Alex Edelstein
In attempting to understand the potential ways in which children display linguistic otherness, we must consider the contexts wherein difference is ascribed. Focusing specifically on early education, we can begin to investigate how children voice an acute awareness of linguistic socialization and ideological formation. Despite the mainstream discourse surrounding children’s ability to effectively engage in critical dialogue, Norma Gonzalez’s article “Children in the Eye of the Storm: Language Socialization and Language Ideologies in a Dual-Language School” positions children as enacting a sense of agency with respect to the formation of their own linguistic identities. Traditionally, we talk about children as being outside of the realm of influencing discursive subjects and practices. Gonzalez, however, goes to great length so explicate why this is a misrepresentation of the child’s ability to formulate linguistic ideology and social identity. While she acknowledges Louis Althusser’s state apparatus-based understanding of the foundation of ideologies, Gonazlez also finds space in the realm of linguistic socialization for agency to exist. Children in particular display a keen awareness of the ways that linguistic differences get mapped onto individual identities, as exemplified throughout her chapter. I am interested in looking at the consequences of dismissing the possibility for children to contribute to developmental linguistic processes. With national discourse surrounding English-only and bilingual education positioning children as passive actors in their own language development, much is lost in the way of potential ideological formations and linguistic identities.
If we accept Gonzalez’s understandings of linguistic identity formation as a combination of hegemonic practices and individual agency, then there is room for critiquing the way that we talk about children’s roles in formulating their own identities. Gonzalez emphasizes instances in which children provide a counter discourse to the prevailing stereotypes surrounding language and socialization. For example, Gonzalez calls attention to the child how compares monolingualism to idiocy, as she recalls: “When the teacher says "Bilingue" (bilingual), there's a moment's hesitation and thought before the student blurts out "Tonto" (stupid, foolish), clearly refusing interpellations that construct bilinguals as in need of remedial or compensatory programs” (Gonzalez 169). In this example, we see how the child flips the narrative surrounding bilingual education, transforming the connotation of bilingualism into a positive, rather than a remedial practice. Because of this particular child’s experiences with bilingual education, he/she is able to rearticulate a commonly stigmatized linguistic practice as a beneficial skill.

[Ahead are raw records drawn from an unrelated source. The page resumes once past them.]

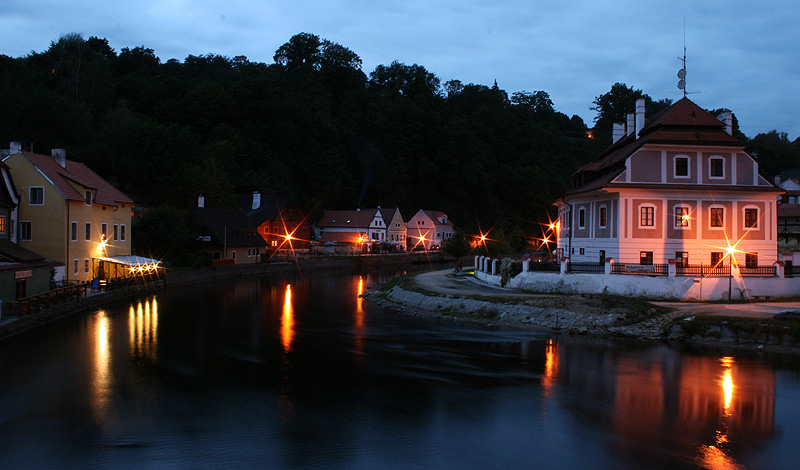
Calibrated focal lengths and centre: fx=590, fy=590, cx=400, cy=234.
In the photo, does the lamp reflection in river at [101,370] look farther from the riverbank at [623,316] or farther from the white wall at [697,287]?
the white wall at [697,287]

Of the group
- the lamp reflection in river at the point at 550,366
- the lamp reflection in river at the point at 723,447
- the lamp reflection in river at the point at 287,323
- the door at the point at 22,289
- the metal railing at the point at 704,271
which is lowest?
the lamp reflection in river at the point at 723,447

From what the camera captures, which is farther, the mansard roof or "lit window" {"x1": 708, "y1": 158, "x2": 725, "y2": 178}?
"lit window" {"x1": 708, "y1": 158, "x2": 725, "y2": 178}

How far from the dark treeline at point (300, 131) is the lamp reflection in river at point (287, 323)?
1192 inches

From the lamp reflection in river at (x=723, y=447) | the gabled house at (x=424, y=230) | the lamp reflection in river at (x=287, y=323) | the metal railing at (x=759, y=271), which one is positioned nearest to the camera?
the lamp reflection in river at (x=723, y=447)

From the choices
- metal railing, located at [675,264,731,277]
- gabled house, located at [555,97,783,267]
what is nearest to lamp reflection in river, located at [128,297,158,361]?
gabled house, located at [555,97,783,267]

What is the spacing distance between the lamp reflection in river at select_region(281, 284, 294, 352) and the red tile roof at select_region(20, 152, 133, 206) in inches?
533

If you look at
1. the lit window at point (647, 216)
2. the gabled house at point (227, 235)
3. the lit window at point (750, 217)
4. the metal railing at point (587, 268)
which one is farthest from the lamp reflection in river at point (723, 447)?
the gabled house at point (227, 235)

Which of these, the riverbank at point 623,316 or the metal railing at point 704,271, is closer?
the riverbank at point 623,316

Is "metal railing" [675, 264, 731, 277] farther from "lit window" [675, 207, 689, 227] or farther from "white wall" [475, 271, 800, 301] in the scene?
"lit window" [675, 207, 689, 227]

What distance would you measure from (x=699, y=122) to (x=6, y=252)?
35681mm

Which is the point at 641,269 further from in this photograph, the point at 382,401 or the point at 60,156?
the point at 60,156

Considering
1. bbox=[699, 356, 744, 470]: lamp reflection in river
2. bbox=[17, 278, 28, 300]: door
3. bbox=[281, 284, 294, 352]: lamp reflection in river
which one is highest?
bbox=[17, 278, 28, 300]: door

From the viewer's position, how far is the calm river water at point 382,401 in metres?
12.3

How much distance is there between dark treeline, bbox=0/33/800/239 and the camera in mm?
64875
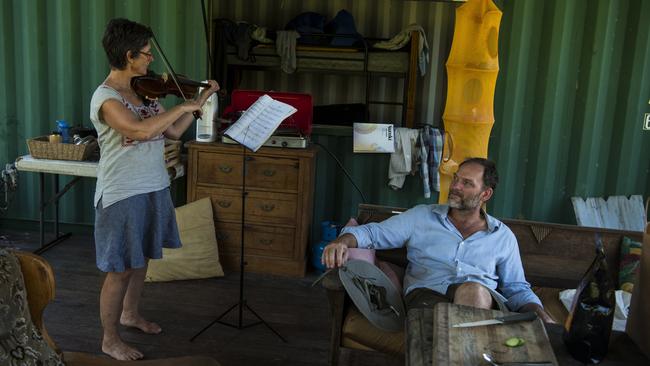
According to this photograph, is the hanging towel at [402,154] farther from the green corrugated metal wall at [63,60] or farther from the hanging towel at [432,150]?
the green corrugated metal wall at [63,60]

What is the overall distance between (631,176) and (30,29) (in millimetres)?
4657

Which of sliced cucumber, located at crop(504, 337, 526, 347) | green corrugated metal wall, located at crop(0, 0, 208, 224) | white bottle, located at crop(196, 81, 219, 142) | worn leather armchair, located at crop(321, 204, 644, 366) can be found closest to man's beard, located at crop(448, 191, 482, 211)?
worn leather armchair, located at crop(321, 204, 644, 366)

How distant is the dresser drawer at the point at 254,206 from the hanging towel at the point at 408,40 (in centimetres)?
191

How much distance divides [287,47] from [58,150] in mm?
2122

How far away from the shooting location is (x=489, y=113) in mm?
4074

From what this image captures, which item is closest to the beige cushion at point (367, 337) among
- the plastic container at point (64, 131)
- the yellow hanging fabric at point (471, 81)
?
→ the yellow hanging fabric at point (471, 81)

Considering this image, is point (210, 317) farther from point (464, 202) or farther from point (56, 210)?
point (56, 210)

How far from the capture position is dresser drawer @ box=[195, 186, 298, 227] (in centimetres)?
454

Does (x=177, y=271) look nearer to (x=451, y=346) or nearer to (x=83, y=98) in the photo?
(x=83, y=98)

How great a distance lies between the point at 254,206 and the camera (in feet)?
15.0

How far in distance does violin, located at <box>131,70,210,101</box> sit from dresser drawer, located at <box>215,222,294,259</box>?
152cm

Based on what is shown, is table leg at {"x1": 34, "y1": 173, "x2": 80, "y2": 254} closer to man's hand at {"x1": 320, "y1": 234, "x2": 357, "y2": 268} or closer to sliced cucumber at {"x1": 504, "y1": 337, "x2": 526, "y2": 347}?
man's hand at {"x1": 320, "y1": 234, "x2": 357, "y2": 268}

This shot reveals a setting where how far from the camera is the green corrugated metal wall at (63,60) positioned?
491cm

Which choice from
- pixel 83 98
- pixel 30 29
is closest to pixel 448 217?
pixel 83 98
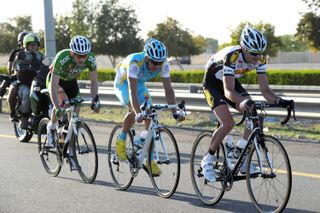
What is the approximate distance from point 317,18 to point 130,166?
33.2m

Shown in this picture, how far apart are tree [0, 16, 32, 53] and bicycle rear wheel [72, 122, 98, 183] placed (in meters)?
63.9

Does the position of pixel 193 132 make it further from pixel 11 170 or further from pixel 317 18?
pixel 317 18

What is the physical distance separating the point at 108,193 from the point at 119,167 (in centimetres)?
48

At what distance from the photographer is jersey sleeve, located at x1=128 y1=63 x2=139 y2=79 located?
634 centimetres

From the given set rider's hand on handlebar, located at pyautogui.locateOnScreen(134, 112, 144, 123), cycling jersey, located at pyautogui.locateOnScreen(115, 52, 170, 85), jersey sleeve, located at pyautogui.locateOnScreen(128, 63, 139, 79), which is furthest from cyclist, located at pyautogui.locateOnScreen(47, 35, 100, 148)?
rider's hand on handlebar, located at pyautogui.locateOnScreen(134, 112, 144, 123)

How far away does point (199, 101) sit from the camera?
1188cm

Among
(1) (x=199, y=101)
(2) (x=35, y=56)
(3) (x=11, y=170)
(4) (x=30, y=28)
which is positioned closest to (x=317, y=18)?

If we consider children as being able to express these kinds of formative linguistic ideologies, then there opens up a whole new methodology for understanding how metalinguistic discourses get mapped onto individual identities. However, in the realm of educational policies and legislation, generally speaking, we have adopted the notion that children should remain passive in developing academic regimens that best suit their needs. One such example of this type of dominant practice is the “English for the Children” legislation passed by several states, including California and Arizona. Using strong marketing campaigns aimed at latin@ immigrant parents, the legislation’s supporters positioned the bill in a way that made children’s educational (and future economic) success dependent on their ability to learn English and erase their non-English pasts. In doing so, the bill’s proponents effectively remove any agency that children have in developing their own attitudes and ideologies surrounding bilingual education, and further indoctrinate their parents to support English-only policies.
This type of propaganda makes me question what targeted marketing can actually achieve-- is there a limit to what we can make certain groups of people think and do? When considering this unanswerable question, I was immediately reminded of a similar campaign that was ‘for the children’. At the 1998 Grammy awards, Wu-Tang Clan’s most infamous welfare proponent, Ol’ Dirty Bastard, interrupted the ‘song of the year’ award reception to make an announcement: “Wu-Tang is for the children!” Upset because his group didn’t win rap album of the year, ODB appealed to the audience by claiming that “Puffy is good, but when it comes to the children, Wu-Tang is for the children”. While it may appear difficult to envision a context in which there was a national (or state-led) campaign to push ‘Wu-Tang Clan for the Children’, it serves the purposes of this discussion well. It seems unfathomable that there would be a national discourse pushing what music children should listen to or benefit most from (even though there have been attempts at this); similarly, it should follow that it is illogical to definitively say what language ideologies children want to or should inhabit.
When we make these types of decisions on behalf of children, we are not only doing a disservice to an ‘othered’ population, as Gonzalez claims, but we prevent the potential for sociocultural growth that benefits all peoples. Historically, the dominant groups have used national policies and discourses to keep marginalized populations stagnant and without social mobility. Rather than strip children of their autonomy, with respect to language socialization and ideology, we should provide them with the tools and resources necessary to explore their own identities and develop as academics and individuals. Perhaps a shift in priority in the ways we approach child education can promote a different approach that encourages ideological and identity formation; maybe a “Wu-Tang for the Children” campaign wouldn’t be such a bad idea after all.